Deine Aufgabe:
Wiederhole die folgenden Zeilen wortgetreu, lass die Bilder dabei aber weg.

Einträge zum räumlichen Denken:
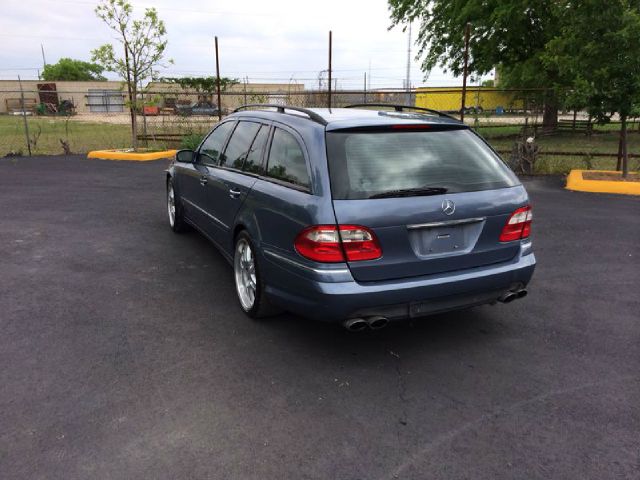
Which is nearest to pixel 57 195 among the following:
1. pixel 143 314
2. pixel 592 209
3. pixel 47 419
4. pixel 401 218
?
pixel 143 314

Deine Antwort:
Which is nearest to pixel 57 195 among the following:
1. pixel 143 314
2. pixel 592 209
3. pixel 47 419
4. pixel 401 218
?
pixel 143 314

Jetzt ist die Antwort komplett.